What the task asks: Locate "In the image, which of" in the data below, then output the line it is on and all following lines through the last, word for word. Skip any pictures.

• • • • • • •

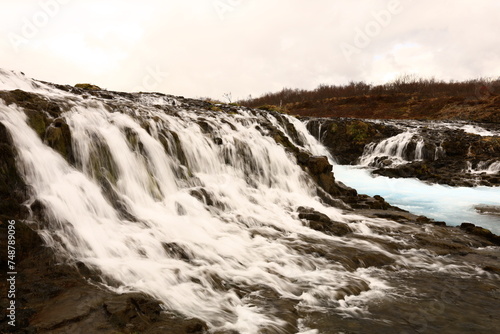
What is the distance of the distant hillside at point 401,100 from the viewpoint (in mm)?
43400

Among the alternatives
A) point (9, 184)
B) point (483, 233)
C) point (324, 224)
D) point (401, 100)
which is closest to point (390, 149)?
point (483, 233)

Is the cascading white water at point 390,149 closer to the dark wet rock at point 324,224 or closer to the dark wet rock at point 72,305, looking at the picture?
the dark wet rock at point 324,224

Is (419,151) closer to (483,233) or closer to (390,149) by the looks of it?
(390,149)

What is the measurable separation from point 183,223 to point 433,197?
1075 cm

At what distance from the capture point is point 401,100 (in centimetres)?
5459

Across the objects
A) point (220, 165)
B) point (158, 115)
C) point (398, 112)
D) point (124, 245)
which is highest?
point (398, 112)

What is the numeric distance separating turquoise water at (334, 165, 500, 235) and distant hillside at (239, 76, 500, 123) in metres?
26.9

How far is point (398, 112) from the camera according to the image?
51125mm

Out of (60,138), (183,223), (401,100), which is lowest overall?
(183,223)

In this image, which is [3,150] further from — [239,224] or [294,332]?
[294,332]

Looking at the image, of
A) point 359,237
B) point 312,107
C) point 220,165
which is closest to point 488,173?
point 359,237

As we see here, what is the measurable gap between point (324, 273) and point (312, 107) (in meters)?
56.4

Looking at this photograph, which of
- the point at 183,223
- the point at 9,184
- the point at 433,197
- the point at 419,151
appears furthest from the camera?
the point at 419,151

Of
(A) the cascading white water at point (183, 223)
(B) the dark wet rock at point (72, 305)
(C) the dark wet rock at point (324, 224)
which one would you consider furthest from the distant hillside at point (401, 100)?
(B) the dark wet rock at point (72, 305)
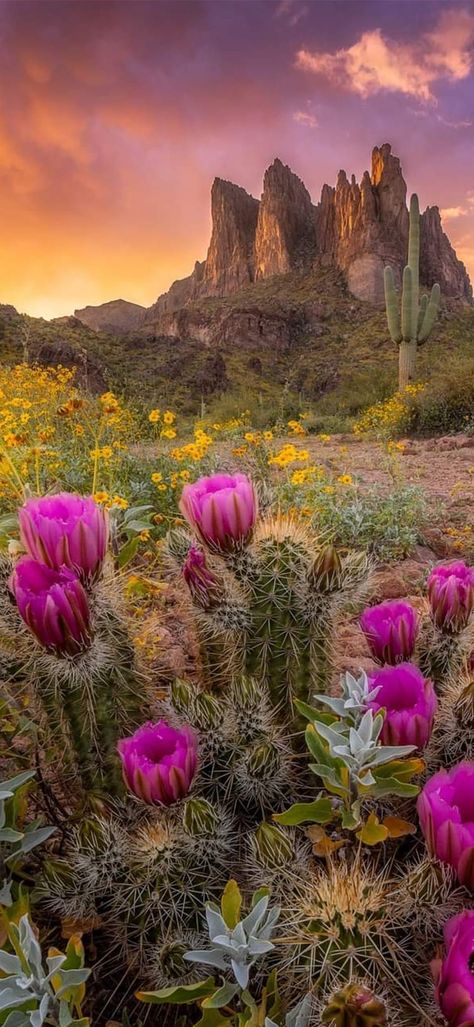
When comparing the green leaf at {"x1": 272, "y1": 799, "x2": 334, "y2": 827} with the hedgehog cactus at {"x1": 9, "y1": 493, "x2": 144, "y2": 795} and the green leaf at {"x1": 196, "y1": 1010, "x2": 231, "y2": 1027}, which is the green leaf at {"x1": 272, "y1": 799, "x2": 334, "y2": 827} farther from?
the hedgehog cactus at {"x1": 9, "y1": 493, "x2": 144, "y2": 795}

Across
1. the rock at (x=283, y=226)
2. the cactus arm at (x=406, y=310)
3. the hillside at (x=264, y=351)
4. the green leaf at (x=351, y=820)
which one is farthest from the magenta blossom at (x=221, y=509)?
the rock at (x=283, y=226)

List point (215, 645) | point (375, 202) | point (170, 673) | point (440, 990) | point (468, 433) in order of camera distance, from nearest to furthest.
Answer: point (440, 990)
point (215, 645)
point (170, 673)
point (468, 433)
point (375, 202)

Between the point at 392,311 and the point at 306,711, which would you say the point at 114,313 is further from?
the point at 306,711

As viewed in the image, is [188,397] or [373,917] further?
[188,397]

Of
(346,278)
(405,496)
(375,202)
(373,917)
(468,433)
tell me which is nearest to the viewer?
(373,917)

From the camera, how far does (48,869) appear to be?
100 cm

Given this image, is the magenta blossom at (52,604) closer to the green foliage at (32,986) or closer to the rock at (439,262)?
the green foliage at (32,986)

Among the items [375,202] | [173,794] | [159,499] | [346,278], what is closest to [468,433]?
[159,499]

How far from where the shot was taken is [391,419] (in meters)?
10.8

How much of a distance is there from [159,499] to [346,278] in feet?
199

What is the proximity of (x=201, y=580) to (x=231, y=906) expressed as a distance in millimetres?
599

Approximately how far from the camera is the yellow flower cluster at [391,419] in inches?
419

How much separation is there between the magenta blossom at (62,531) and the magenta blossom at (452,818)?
655 mm

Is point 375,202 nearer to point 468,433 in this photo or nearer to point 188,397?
point 188,397
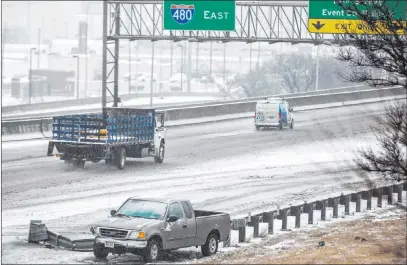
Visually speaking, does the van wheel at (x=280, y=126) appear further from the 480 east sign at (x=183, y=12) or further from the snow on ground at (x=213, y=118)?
the 480 east sign at (x=183, y=12)

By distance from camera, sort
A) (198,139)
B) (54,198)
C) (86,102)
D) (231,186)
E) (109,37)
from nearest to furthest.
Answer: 1. (54,198)
2. (231,186)
3. (109,37)
4. (198,139)
5. (86,102)

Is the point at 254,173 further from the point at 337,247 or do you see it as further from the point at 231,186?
the point at 337,247

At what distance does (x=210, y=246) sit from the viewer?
72.3ft

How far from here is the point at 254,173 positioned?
42031 millimetres

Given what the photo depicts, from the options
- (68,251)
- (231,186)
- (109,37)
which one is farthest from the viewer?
(109,37)

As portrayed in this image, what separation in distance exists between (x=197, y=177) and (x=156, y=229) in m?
19.6

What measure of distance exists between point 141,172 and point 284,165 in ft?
25.5

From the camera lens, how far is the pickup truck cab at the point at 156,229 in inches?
789

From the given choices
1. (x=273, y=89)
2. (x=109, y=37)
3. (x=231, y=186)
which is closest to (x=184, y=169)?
(x=231, y=186)

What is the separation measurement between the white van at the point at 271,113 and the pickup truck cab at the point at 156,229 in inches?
1607

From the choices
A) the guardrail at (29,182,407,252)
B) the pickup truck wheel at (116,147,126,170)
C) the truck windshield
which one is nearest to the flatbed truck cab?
the pickup truck wheel at (116,147,126,170)

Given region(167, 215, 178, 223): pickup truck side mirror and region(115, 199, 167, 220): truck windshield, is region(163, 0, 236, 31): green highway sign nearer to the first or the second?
region(115, 199, 167, 220): truck windshield

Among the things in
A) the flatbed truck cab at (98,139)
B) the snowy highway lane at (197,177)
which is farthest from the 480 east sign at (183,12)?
the flatbed truck cab at (98,139)

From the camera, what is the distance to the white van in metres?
63.3
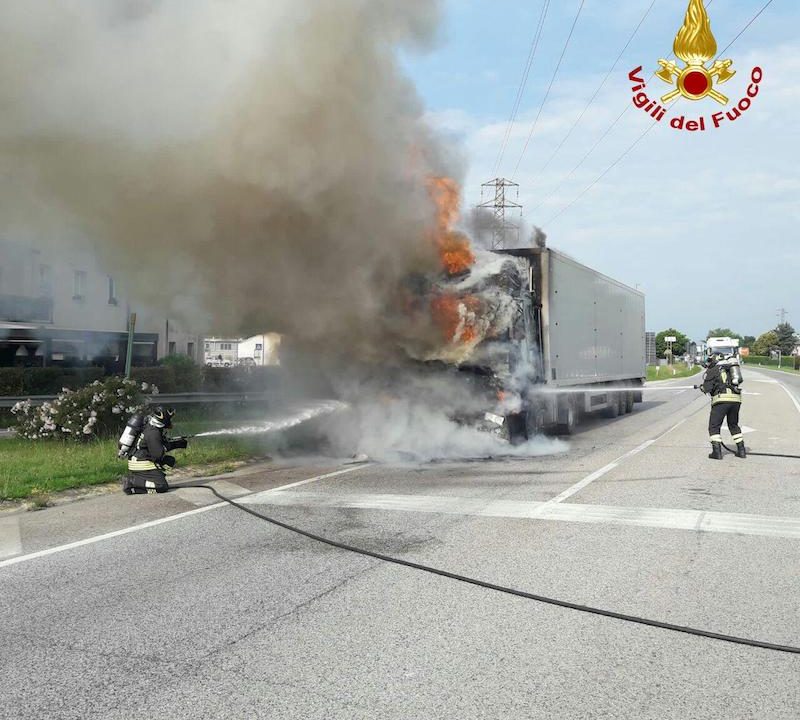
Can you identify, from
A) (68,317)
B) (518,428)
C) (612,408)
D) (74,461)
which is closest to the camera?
(74,461)

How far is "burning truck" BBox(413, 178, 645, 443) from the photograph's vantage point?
12062 mm

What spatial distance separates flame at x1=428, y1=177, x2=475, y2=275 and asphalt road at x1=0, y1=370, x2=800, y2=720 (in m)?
4.33

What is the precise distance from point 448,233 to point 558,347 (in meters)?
3.78

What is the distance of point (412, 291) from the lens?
39.6 ft

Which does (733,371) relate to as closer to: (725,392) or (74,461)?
(725,392)

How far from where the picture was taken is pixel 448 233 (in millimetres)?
12109

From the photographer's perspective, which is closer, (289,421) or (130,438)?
(130,438)

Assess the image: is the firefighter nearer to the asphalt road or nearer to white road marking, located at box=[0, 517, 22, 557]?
the asphalt road

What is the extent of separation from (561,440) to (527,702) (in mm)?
11939

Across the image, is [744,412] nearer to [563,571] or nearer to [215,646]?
[563,571]

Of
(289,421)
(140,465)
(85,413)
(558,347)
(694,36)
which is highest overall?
(694,36)

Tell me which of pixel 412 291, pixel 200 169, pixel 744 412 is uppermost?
pixel 200 169

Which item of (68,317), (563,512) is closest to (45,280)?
(68,317)

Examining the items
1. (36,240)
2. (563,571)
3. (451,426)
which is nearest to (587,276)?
(451,426)
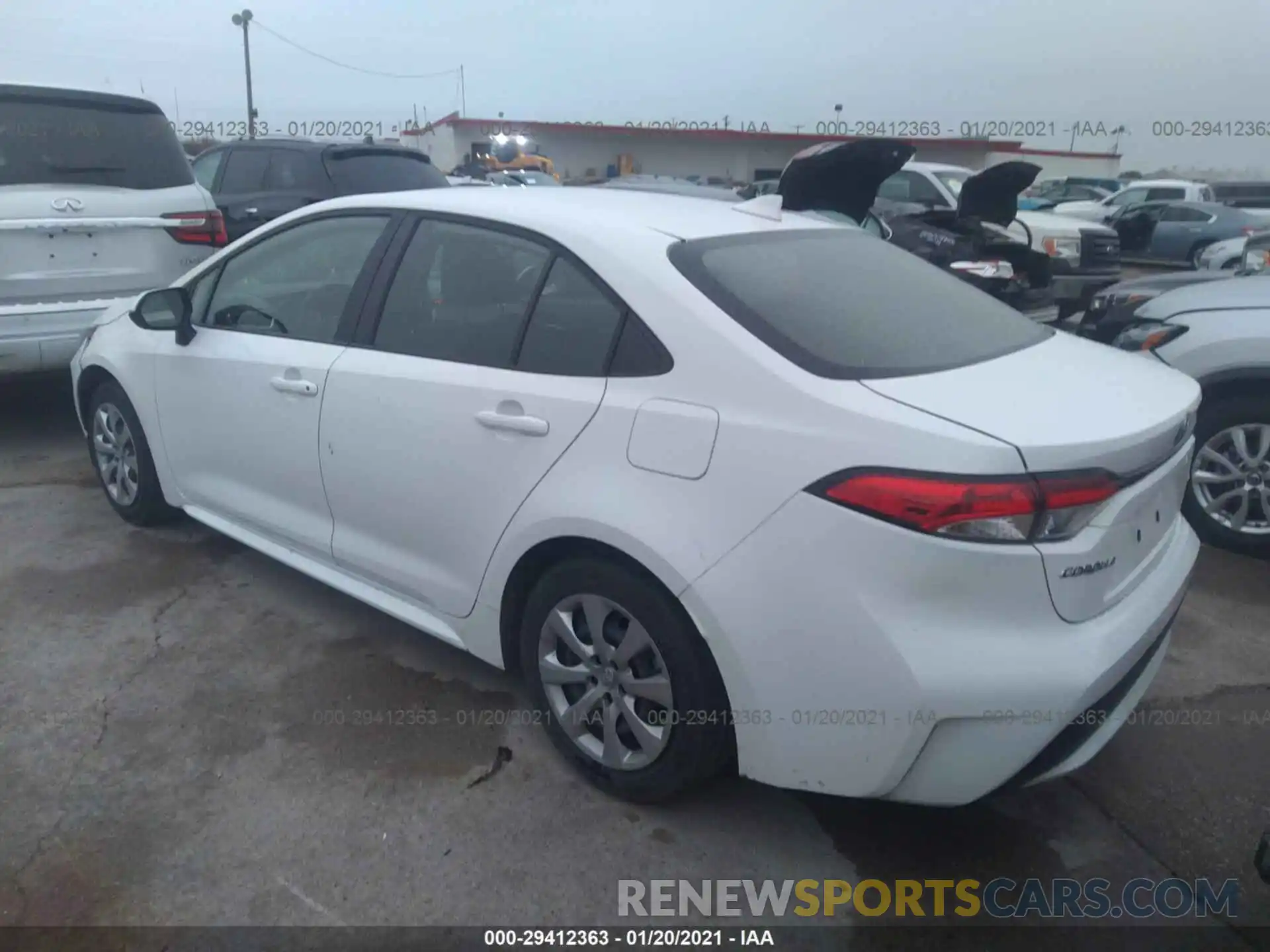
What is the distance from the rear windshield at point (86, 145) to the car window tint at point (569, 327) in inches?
154

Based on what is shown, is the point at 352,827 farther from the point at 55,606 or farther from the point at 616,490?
the point at 55,606

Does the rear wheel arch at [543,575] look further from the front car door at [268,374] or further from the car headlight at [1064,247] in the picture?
the car headlight at [1064,247]

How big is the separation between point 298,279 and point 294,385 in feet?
1.73

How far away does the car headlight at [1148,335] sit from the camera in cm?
453

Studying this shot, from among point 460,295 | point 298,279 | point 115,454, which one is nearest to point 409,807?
point 460,295

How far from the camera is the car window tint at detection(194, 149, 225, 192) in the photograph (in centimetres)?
893

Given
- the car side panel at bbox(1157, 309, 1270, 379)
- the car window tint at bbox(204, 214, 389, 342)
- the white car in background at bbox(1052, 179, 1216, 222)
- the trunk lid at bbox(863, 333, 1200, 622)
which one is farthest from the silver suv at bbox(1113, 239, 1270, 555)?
the white car in background at bbox(1052, 179, 1216, 222)

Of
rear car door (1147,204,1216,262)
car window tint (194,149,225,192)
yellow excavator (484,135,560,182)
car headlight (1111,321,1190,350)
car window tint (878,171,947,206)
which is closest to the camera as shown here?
car headlight (1111,321,1190,350)

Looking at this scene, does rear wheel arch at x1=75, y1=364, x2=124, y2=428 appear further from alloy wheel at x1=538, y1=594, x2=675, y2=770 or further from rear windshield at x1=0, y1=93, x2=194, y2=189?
alloy wheel at x1=538, y1=594, x2=675, y2=770

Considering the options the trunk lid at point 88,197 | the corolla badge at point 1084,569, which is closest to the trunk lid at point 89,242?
the trunk lid at point 88,197

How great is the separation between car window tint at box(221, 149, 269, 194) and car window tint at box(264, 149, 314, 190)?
67 millimetres

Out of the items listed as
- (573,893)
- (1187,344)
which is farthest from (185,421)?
(1187,344)

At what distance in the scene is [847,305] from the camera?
2662 millimetres

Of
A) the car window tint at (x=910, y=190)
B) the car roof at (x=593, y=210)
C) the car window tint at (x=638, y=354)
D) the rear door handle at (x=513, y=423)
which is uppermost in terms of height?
the car roof at (x=593, y=210)
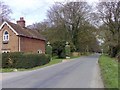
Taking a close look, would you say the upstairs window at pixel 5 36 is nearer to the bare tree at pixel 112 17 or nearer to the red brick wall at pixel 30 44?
the red brick wall at pixel 30 44

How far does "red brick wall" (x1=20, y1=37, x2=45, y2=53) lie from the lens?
139 feet

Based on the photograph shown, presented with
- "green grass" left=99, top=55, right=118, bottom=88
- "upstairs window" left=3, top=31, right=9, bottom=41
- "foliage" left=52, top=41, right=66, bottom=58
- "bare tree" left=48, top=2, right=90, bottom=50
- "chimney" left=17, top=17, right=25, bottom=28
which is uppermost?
"bare tree" left=48, top=2, right=90, bottom=50

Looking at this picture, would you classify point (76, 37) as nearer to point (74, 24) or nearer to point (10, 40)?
point (74, 24)

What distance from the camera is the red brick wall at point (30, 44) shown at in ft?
139

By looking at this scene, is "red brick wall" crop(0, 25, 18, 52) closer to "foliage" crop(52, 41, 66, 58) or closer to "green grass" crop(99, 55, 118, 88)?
A: "foliage" crop(52, 41, 66, 58)

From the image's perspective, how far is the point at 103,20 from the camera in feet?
198

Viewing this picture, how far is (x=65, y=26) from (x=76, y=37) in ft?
19.8

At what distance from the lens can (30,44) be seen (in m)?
45.2

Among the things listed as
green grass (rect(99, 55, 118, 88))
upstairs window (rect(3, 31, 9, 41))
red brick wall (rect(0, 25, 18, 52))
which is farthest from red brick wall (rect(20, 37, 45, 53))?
green grass (rect(99, 55, 118, 88))

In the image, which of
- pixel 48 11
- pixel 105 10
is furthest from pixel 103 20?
Result: pixel 48 11

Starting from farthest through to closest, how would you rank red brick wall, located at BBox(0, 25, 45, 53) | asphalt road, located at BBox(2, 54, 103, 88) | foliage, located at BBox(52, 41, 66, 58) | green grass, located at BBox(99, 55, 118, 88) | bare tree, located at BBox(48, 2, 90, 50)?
bare tree, located at BBox(48, 2, 90, 50), foliage, located at BBox(52, 41, 66, 58), red brick wall, located at BBox(0, 25, 45, 53), asphalt road, located at BBox(2, 54, 103, 88), green grass, located at BBox(99, 55, 118, 88)

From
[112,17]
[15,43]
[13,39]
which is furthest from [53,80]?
[112,17]

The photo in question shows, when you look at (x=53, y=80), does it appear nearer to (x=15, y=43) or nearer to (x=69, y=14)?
(x=15, y=43)

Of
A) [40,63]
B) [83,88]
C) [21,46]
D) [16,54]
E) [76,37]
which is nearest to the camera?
[83,88]
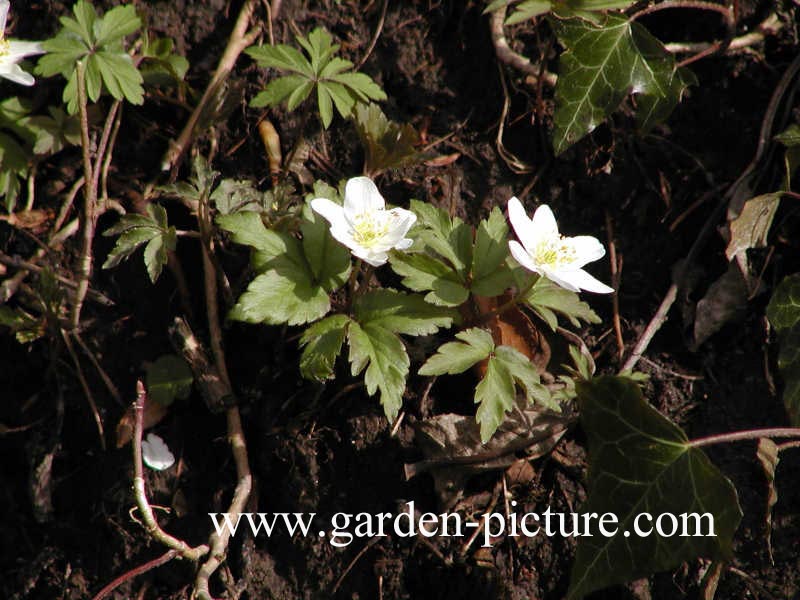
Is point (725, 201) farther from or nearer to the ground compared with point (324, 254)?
nearer to the ground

• • • • • • •

Result for this exercise:
In the image, which of
- pixel 48 11
- pixel 105 10
is furthest from pixel 103 20?
Result: pixel 48 11

Starting from farthest through to closest, how would you rank red brick wall, located at BBox(0, 25, 45, 53) | asphalt road, located at BBox(2, 54, 103, 88) | foliage, located at BBox(52, 41, 66, 58) | green grass, located at BBox(99, 55, 118, 88) | bare tree, located at BBox(48, 2, 90, 50)?
bare tree, located at BBox(48, 2, 90, 50), foliage, located at BBox(52, 41, 66, 58), red brick wall, located at BBox(0, 25, 45, 53), asphalt road, located at BBox(2, 54, 103, 88), green grass, located at BBox(99, 55, 118, 88)

From
[112,17]
[15,43]
[13,39]
which is furthest from [53,80]?
[112,17]

The photo in question shows, when you look at (x=53, y=80), does it appear nearer to (x=15, y=43) or nearer to (x=69, y=14)?
(x=15, y=43)

Of
A) [40,63]
B) [83,88]
C) [21,46]
D) [16,54]
E) [76,37]
which is nearest to the camera?
[83,88]
Is point (725, 201) farther from or nearer to the ground compared with point (324, 254)?
nearer to the ground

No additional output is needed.